_Provided entries_
========================

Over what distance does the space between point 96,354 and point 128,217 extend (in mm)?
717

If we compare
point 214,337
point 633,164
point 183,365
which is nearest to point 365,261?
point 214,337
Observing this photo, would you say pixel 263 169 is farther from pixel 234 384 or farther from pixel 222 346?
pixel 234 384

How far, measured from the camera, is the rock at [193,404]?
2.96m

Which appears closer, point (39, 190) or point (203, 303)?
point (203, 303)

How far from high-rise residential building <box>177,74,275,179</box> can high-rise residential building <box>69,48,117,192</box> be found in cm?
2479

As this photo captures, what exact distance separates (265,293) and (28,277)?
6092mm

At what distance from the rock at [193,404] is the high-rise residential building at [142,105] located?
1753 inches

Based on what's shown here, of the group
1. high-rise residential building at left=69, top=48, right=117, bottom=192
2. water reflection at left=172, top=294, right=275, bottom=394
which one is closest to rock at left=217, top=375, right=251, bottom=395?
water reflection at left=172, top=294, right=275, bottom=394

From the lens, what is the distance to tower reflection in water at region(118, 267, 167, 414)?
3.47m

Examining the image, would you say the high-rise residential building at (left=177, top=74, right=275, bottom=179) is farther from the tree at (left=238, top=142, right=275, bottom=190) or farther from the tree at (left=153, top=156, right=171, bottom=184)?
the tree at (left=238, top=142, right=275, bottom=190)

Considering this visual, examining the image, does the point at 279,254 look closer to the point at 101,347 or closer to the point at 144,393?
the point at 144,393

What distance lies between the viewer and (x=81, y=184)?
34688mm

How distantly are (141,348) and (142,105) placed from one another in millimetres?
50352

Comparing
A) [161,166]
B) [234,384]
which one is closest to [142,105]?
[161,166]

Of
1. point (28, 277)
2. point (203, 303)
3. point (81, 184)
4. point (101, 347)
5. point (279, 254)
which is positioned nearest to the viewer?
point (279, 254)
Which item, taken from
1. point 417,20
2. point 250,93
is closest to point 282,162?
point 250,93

========================

_Task instructions_
Rewrite the lines starting at the one containing "Based on what's shown here, of the group" and ending at the one containing "which one is closest to rock", replacing "water reflection" with "lake reflection" and leaving everything else unchanged.

_Reply_
Based on what's shown here, of the group
1. high-rise residential building at left=69, top=48, right=117, bottom=192
2. lake reflection at left=172, top=294, right=275, bottom=394
which one is closest to rock at left=217, top=375, right=251, bottom=395?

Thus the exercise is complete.